##### TEXTE ÉTUDIÉ #####

Carya Magalonensis

12,00

Laurent Frontère
Editions Bretzel
148 pages
14 x 20,5 cm
12 euros
ISBN 978-2-9530405-8-6

UGS : 978-2-9530405-8-6 Catégories : , ,

Description

– Le Noyer de Maguelonne –
Faux manuscrit du XIVe et vrai canular du XIXe

 

  « L’ ANN MCCC, un mercredi de septembre, à l’ombre d’un arbre, près de la tour du château de Monseigneur de Maguelone, il fut porté un poisson extrêmement grand et gros, qui pesait environ sept quintaux ; il présentait une tête sans cou, un museau de veau et des mâchoires garnies de dents en bas et en haut. Ce poisson avait été pris avec un filet dans la mer, à trois lieues environ du port de Frontignan… »

Alfred Moquin-Tandon
Alfred Moquin-Tandon

  Christian Horace Bénédict Alfred Moquin-Tandon (1804-1863) fut docteur ès sciences, puis docteur en médecine avant de se consacrer à la botanique. Professeur de zoologie à Marseille, puis professeur d’histoire naturelle à la Faculté des sciences de Toulouse, il finit par occuper la chaire d’histoire naturelle médicale à la faculté de médecine de Paris. Il est alors membre de l’Institut et dirige le Jardin des plantes.

  Rien ne prédisposait ce savant rigoureux à faire paraître, en 1836, un canular littéraire. Son faux manuscrit du XIVe, chronique de la cathédrale de Maguelone, trompa les meilleurs spécialistes de la langue romane.

  Cette réédition inclut une postface de Laurent Frontère éclairant le lecteur sur le faussaire et son œuvre.

La biographie qui suit est, pour une large part, empruntée à Wikipedia.

Alfred Moquin-Tandon
Alfred Moquin-Tandon

  Christian Horace Bénédict Alfred Moquin-Tandon, né à Montpellier le 7 mai 1804 et mort à Paris le 15 avril 1863, est un botaniste, médecin et écrivain français.

  Il commence à travailler comme simple copiste et caissier dans la maison de commerce de ses parents, Moquin-Tandon et Cie. Après des études de lettres, il étudie notamment auprès des botanistes Auguste de Saint-Hilaire (1779-1853) et Michel Félix Dunal (1789-1856) et obtient son titre de docteur ès sciences le 9 décembre 1826, puis de docteur en médecine le 18 août 1828. Il est professeur de zoologie à l’Athénée de Marseille de 1829 à 1830, puis professeur d’histoire naturelle à la faculté des sciences de Toulouse de 1833 à 1838, puis professeur de botanique dans cette même faculté de 1838 à 1852 (il était directeur du Jardin botanique depuis 1834).

#####

SÉRIE D'EXERCICES »
• a. D'après le texte sur Carya Magalonensis, en quelle année Alfred Moquin-Tandon a-t-il fait paraître son canular littéraire ?
• b. Donnez, s'il vous plaît, tous les prénoms d'Alfred Moquin-Tandon cités dans le texte sur Carya Magalonensis.
• c. Reprenez le texte sur Carya Magalonensis à la suite de sa dernière phrase.

##### DONNÉES D'ENTRÉE #####

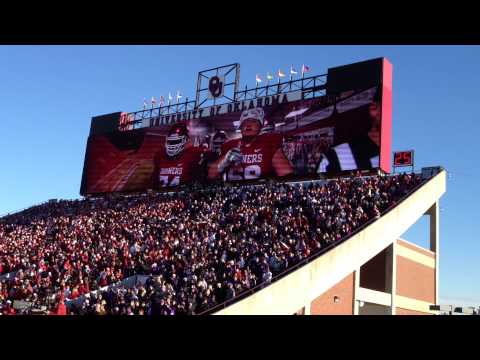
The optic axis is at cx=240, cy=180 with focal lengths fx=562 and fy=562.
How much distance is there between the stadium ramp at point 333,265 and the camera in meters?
17.3

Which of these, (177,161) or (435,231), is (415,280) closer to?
(435,231)

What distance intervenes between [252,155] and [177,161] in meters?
7.30

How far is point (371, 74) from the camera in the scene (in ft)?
104

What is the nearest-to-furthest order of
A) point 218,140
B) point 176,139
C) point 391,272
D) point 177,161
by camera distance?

#####

RÉPONSES PAR EXERCICE »
• a. En 1836.

• b. Christian, Horace, Bénédict, Alfred

• c.
  En septembre 1834, il fait un voyage de quelques semaines à Paris. Outre les deux personnalités qu’il était venu consulter, le chimiste Louis Jacques Thénard et le ministre François Guizot, il rencontre un grand nombre de scientifiques : Geoffroy Saint-Hilaire, Serres, Flourens, Augustin Pyrame de Candolle, Ampère, Cousin, Adolphe Brongniart. Il tire un récit de ce court séjour où ses remarques ne sont pas toutes élogieuses : « J’ai remarqué que beaucoup de ces messieurs étaient fort au-dessous de leur réputation. L’usurpation du génie est assez commune à Paris. ».

  Il est élu mainteneur de l’Académie des Jeux floraux en 1844. Il fait un voyage en Corse en 1850, où il rencontre Jean-Henri Fabre. Outre ses travaux en botanique, on lui doit des recherches sur les mollusques et les hirudinées (sangsues).

  Moquin-Tandon utilise plusieurs pseudonymes, notamment pour réaliser des supercheries littéraires parmi lesquelles Carya magalonensis. En fait, il faut bien avouer que nous n’avons identifié que ce seul canular, l’auteur ayant par ailleurs écrit sous le pseudonyme d’Alfred Frédol des œuvres notables comme Le Monde de la mer, ouvrage sérieux paru à titre posthume en 1865.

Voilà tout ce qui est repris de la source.